TEXT SEGMENT:
####################

Okay, so maybe not. But if the theft of the innermost secrets of the English Department isn’t the reason for the removal of the Microwave of 4017, what is?

 

McNulty explained it has been described as a wedge: “If one microwave goes in, then a toaster goes in next, then people put tinfoil in the microwave,” serving as a danger in the college.

 

After all, even the Great Fire of London started in a simple bakery on Pudding Lane.

 

While I’m given no specific examples, Merriman states: “There has been a number of incidents with microwave ovens and toasters that were either inappropriately located or improperly managed or used which resulted in total evacuations of buildings, including the Arts Building.”

 

Researching cases of fires caused by microwave oven turns up few results. Other than the Daily Mail reporting a series of “blazes” in 2013 caused by Eccles Cakes catching fire in Lancashire, there seems to be little published evidence of actual fires.

 

Evidently, the same year of the microwave threat, consumerreports.org reported a number of microwaves turning themselves on, catching fire and even the glass doors shattering.

####################

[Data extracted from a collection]
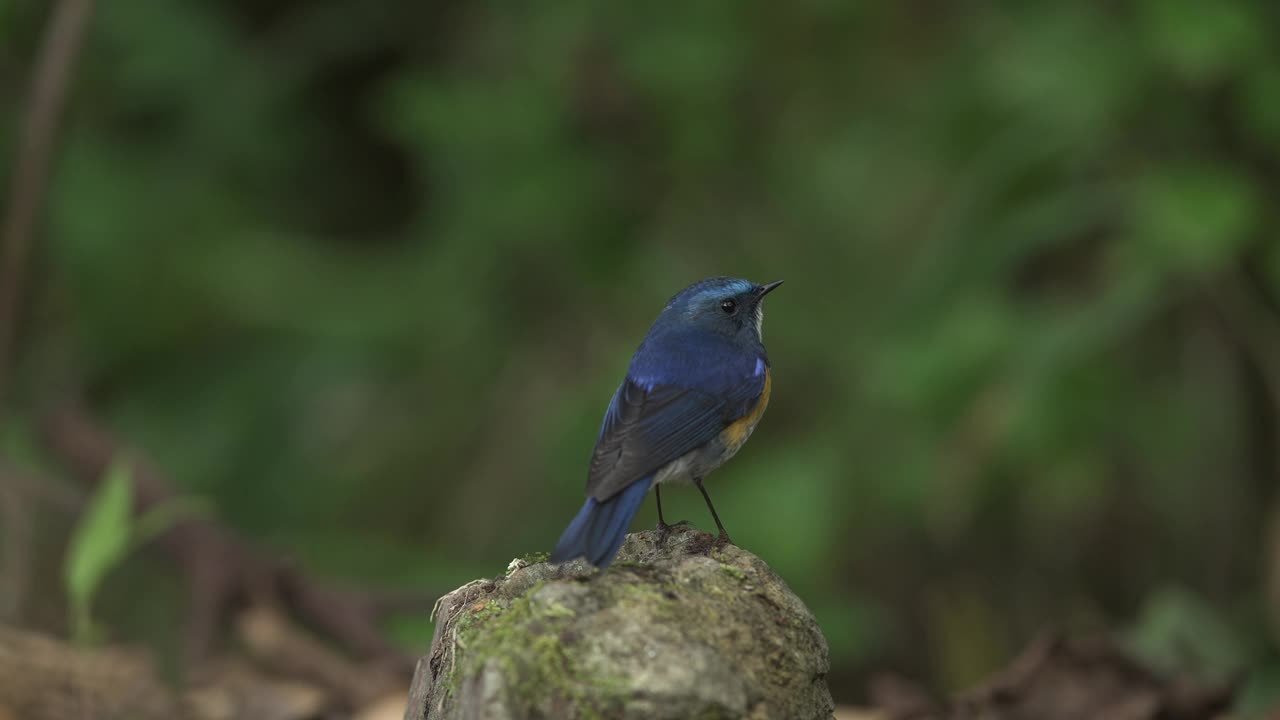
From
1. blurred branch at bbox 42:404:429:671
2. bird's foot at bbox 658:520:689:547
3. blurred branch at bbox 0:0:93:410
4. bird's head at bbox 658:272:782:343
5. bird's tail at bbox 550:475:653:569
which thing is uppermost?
blurred branch at bbox 0:0:93:410

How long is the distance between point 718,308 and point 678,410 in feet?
2.14

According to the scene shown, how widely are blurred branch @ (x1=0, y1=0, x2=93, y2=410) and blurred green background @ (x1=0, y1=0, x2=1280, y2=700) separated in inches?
7.6

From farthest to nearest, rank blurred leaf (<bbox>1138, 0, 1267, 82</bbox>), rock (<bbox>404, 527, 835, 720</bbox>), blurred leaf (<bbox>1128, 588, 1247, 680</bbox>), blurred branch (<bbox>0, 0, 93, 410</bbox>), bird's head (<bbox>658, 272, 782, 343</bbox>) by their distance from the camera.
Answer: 1. blurred branch (<bbox>0, 0, 93, 410</bbox>)
2. blurred leaf (<bbox>1138, 0, 1267, 82</bbox>)
3. blurred leaf (<bbox>1128, 588, 1247, 680</bbox>)
4. bird's head (<bbox>658, 272, 782, 343</bbox>)
5. rock (<bbox>404, 527, 835, 720</bbox>)

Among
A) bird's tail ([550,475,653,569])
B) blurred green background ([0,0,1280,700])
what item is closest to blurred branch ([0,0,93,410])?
blurred green background ([0,0,1280,700])

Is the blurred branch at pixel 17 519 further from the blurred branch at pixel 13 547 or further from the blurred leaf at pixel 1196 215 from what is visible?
the blurred leaf at pixel 1196 215

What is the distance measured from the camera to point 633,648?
2141 mm

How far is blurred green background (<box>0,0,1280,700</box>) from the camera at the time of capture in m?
4.80

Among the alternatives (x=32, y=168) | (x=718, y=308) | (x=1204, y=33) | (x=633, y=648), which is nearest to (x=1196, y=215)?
(x=1204, y=33)

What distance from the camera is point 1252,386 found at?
16.7 ft

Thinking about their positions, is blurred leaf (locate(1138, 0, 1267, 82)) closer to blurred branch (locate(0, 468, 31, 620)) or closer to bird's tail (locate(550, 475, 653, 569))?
bird's tail (locate(550, 475, 653, 569))

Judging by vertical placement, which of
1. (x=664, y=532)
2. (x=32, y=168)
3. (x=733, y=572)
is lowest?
(x=733, y=572)

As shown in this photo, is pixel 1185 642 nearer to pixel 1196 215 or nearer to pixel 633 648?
pixel 1196 215

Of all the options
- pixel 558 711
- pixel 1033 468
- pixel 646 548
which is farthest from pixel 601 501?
pixel 1033 468

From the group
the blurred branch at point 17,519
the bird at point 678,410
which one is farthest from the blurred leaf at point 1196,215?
the blurred branch at point 17,519
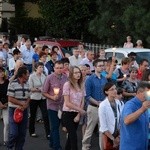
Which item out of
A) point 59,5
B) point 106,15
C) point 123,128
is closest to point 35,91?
point 123,128

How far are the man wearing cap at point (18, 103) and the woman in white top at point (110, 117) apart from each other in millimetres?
1846

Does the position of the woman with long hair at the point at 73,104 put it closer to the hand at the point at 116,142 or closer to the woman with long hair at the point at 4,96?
the hand at the point at 116,142

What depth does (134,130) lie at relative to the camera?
6.14 meters

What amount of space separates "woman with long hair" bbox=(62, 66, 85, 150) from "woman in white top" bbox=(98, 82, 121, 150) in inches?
41.0

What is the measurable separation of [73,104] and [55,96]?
69 centimetres

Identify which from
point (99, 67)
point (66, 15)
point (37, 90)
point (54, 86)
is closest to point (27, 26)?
point (66, 15)

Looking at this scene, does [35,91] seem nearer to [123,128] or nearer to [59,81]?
[59,81]

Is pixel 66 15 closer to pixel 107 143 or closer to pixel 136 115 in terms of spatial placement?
pixel 107 143

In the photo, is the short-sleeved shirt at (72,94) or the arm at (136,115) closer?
the arm at (136,115)

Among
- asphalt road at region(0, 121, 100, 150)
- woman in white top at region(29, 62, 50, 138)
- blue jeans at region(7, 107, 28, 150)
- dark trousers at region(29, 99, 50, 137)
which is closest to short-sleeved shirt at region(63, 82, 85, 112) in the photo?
blue jeans at region(7, 107, 28, 150)

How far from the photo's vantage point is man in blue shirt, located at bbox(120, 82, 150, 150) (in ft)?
19.6

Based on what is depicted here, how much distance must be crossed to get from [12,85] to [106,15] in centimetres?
1938

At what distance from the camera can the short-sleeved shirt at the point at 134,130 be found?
607 cm

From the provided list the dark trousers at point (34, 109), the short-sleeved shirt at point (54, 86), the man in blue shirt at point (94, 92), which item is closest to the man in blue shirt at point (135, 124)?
the man in blue shirt at point (94, 92)
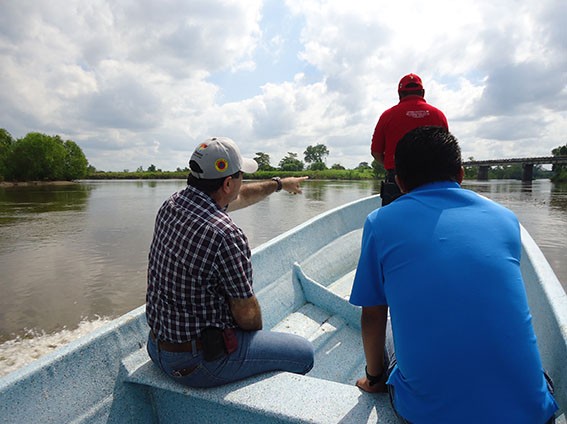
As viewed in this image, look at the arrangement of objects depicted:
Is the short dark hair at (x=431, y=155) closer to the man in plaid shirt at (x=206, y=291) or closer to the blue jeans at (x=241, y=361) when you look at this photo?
the man in plaid shirt at (x=206, y=291)

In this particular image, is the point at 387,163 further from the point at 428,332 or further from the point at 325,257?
the point at 428,332

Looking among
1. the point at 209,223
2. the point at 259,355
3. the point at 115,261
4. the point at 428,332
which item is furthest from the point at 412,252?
the point at 115,261

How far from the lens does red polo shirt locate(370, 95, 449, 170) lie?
3.13 metres

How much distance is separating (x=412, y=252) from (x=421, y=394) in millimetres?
394

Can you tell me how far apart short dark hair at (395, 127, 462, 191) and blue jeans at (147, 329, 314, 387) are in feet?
3.08

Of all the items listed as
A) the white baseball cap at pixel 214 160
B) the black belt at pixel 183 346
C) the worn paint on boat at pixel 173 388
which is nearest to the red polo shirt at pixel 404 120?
the worn paint on boat at pixel 173 388

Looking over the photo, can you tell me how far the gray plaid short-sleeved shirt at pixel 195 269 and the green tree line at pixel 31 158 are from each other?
62.9 meters

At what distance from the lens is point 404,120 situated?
10.4ft

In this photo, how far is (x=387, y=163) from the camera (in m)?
3.39

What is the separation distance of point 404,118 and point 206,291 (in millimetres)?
2419

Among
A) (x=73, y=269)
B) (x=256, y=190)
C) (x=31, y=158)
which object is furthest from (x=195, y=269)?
(x=31, y=158)

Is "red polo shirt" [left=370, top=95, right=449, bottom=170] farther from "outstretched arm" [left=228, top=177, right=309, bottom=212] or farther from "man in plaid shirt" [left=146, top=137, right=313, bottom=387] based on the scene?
"man in plaid shirt" [left=146, top=137, right=313, bottom=387]

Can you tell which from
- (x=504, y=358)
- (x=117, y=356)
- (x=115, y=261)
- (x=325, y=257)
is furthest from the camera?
(x=115, y=261)

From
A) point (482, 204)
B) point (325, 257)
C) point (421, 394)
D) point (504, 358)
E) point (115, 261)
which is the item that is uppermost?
point (482, 204)
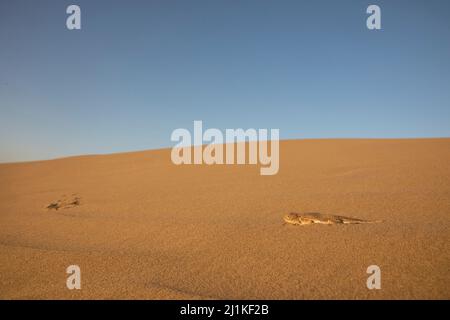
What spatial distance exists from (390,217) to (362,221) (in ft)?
1.45

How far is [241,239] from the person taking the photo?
392 centimetres

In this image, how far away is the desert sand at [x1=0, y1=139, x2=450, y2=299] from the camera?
278 cm

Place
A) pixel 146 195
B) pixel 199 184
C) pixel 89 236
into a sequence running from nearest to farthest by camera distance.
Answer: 1. pixel 89 236
2. pixel 146 195
3. pixel 199 184

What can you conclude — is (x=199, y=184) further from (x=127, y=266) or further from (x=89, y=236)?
(x=127, y=266)

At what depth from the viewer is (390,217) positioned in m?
4.36

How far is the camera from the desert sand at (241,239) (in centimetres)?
278
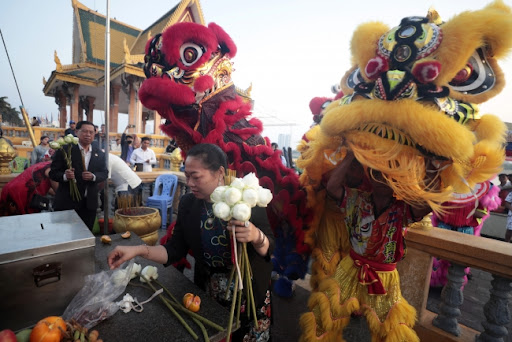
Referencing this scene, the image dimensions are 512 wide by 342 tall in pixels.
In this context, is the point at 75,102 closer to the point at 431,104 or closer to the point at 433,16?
the point at 433,16

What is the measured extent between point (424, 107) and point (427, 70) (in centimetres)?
17

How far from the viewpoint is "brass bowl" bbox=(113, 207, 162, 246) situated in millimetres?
2406

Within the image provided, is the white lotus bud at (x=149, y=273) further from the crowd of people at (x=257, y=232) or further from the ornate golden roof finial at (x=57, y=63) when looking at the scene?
the ornate golden roof finial at (x=57, y=63)

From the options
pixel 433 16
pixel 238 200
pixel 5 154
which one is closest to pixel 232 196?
pixel 238 200

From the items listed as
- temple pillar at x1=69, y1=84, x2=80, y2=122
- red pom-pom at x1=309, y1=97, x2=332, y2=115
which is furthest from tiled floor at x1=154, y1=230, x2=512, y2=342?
temple pillar at x1=69, y1=84, x2=80, y2=122

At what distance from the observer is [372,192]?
1.63 metres

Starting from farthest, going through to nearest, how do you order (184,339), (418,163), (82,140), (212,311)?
(82,140), (418,163), (212,311), (184,339)

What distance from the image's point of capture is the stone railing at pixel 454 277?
174 cm

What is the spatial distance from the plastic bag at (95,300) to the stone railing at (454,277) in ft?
6.95

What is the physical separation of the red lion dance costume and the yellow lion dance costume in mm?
668

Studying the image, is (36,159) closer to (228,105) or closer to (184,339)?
(228,105)

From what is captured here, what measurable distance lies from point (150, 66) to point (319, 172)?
1498mm

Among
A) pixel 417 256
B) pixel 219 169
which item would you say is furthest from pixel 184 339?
pixel 417 256

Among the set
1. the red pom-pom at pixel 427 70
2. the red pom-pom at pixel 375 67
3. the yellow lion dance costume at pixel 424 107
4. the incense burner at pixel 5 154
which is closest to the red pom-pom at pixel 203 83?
the yellow lion dance costume at pixel 424 107
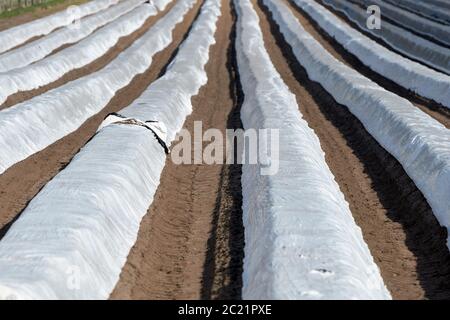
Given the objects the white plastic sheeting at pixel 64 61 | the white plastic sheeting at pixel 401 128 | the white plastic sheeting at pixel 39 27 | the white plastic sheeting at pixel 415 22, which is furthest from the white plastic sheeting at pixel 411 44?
the white plastic sheeting at pixel 39 27

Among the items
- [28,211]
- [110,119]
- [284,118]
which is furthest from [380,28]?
[28,211]

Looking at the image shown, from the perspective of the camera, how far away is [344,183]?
1381cm

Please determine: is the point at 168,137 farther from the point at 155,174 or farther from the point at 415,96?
the point at 415,96

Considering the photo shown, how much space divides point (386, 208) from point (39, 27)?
2923 centimetres

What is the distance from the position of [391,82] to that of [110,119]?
43.4 ft

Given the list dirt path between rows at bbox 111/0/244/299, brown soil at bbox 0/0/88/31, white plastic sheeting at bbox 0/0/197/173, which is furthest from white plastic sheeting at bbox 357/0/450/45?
dirt path between rows at bbox 111/0/244/299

####################

ACTION ITEM: In the piece on the removed microwave, retype the passage starting at "McNulty explained it" and ending at "in the college.".

EXERCISE ANSWER:
McNulty explained it has been described as a wedge: “If one microwave goes in, then a toaster goes in next, then people put tinfoil in the microwave,” serving as a danger in the college.